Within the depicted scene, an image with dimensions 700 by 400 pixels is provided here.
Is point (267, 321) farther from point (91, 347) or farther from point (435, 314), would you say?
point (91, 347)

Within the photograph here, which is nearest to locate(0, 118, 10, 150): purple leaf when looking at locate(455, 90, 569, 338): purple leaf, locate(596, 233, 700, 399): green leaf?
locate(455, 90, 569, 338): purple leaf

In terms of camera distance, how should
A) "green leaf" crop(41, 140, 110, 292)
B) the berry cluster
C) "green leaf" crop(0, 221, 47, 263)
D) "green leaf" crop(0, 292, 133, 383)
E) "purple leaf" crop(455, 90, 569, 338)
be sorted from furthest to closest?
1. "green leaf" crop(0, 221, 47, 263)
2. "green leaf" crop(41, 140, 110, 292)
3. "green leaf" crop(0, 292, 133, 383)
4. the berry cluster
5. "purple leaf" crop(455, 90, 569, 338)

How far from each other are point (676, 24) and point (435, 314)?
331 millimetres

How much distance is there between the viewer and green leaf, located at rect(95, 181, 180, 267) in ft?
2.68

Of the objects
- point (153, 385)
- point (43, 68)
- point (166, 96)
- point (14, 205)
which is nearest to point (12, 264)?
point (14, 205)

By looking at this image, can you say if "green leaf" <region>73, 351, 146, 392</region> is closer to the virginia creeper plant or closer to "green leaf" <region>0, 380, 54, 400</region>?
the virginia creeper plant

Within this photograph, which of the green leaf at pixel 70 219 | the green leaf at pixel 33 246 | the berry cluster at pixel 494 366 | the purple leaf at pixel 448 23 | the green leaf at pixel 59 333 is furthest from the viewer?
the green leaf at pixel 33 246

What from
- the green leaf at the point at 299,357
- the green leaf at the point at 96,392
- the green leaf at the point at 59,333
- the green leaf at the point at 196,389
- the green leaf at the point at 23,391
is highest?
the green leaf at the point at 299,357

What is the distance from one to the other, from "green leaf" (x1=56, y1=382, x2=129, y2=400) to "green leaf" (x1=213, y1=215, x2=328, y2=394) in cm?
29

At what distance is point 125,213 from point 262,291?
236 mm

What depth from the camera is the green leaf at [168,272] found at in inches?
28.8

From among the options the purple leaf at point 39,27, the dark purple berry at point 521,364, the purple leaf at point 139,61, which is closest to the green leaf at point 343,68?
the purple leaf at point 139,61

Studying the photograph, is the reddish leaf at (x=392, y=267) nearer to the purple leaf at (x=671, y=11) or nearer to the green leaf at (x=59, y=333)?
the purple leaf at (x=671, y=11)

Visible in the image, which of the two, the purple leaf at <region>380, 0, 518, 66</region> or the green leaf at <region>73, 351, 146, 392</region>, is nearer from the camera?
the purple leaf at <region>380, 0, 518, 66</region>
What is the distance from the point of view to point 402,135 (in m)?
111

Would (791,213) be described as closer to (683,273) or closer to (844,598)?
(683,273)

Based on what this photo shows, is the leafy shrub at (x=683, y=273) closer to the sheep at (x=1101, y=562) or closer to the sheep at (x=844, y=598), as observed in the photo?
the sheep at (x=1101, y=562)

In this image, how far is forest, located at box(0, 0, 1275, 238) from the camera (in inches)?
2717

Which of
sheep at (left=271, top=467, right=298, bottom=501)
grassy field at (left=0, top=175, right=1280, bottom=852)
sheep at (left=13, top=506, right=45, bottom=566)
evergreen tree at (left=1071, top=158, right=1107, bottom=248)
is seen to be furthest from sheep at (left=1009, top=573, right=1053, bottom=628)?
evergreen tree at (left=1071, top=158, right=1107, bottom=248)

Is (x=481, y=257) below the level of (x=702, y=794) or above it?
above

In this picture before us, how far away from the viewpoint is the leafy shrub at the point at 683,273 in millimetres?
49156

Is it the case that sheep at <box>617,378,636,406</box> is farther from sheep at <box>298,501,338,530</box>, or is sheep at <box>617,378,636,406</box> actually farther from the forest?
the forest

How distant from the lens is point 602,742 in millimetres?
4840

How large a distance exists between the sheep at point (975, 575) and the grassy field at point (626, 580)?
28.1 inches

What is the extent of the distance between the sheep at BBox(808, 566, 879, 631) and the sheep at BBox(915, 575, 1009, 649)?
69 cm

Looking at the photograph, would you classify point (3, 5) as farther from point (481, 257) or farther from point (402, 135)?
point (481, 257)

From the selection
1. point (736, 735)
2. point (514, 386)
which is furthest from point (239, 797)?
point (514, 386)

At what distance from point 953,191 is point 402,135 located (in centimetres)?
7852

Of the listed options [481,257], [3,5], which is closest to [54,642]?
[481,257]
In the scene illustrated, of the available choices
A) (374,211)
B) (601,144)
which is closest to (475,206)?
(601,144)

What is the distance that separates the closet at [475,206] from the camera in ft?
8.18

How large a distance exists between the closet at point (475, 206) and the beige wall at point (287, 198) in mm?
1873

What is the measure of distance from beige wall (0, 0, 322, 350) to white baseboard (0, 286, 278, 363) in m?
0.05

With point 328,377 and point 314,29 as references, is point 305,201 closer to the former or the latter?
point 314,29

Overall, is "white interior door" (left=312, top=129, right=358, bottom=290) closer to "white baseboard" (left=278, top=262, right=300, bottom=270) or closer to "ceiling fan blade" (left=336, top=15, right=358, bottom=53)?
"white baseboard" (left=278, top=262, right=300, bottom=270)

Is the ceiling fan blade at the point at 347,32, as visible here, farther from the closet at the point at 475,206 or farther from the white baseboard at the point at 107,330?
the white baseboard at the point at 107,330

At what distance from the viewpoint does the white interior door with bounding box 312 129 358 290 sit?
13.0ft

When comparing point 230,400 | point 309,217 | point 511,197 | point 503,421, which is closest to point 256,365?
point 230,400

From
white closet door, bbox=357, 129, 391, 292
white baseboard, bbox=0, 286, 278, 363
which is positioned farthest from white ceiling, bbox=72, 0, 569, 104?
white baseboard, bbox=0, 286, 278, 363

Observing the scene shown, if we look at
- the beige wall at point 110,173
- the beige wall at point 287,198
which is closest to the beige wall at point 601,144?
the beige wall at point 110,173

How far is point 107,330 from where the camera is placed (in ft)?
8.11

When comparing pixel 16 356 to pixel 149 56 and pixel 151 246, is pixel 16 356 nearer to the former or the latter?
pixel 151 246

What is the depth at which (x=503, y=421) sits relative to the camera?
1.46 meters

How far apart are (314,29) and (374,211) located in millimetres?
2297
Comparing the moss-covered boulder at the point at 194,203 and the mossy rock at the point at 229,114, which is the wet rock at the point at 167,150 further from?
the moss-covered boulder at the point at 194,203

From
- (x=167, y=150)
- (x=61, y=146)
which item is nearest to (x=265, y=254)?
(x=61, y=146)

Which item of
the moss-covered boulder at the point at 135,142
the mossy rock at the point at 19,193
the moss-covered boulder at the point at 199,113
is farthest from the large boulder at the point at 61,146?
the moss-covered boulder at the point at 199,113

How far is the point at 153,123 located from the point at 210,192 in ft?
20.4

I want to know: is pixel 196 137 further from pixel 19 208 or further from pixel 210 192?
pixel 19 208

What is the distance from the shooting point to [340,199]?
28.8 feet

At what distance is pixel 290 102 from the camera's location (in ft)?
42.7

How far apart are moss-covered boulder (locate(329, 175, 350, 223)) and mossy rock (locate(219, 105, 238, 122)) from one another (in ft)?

» **What the task asks**:
Copy out the records word for word, starting at the very beginning and ending with the line that contains "331 millimetres".

» **Expected output**:
Within the depicted scene, an image with dimensions 700 by 400 pixels is provided here.
Is point (267, 321) farther from point (91, 347) or farther from point (435, 314), would you say?
point (91, 347)

Within the photograph here, which is nearest to locate(0, 118, 10, 150): purple leaf when looking at locate(455, 90, 569, 338): purple leaf, locate(596, 233, 700, 399): green leaf?
locate(455, 90, 569, 338): purple leaf

In terms of camera distance, how should
A) "green leaf" crop(41, 140, 110, 292)
B) the berry cluster
C) "green leaf" crop(0, 221, 47, 263)
D) "green leaf" crop(0, 292, 133, 383)
E) "purple leaf" crop(455, 90, 569, 338)
be sorted from furthest to closest?
1. "green leaf" crop(0, 221, 47, 263)
2. "green leaf" crop(41, 140, 110, 292)
3. "green leaf" crop(0, 292, 133, 383)
4. the berry cluster
5. "purple leaf" crop(455, 90, 569, 338)

How far from each other are point (676, 24) and point (435, 314)?
331 millimetres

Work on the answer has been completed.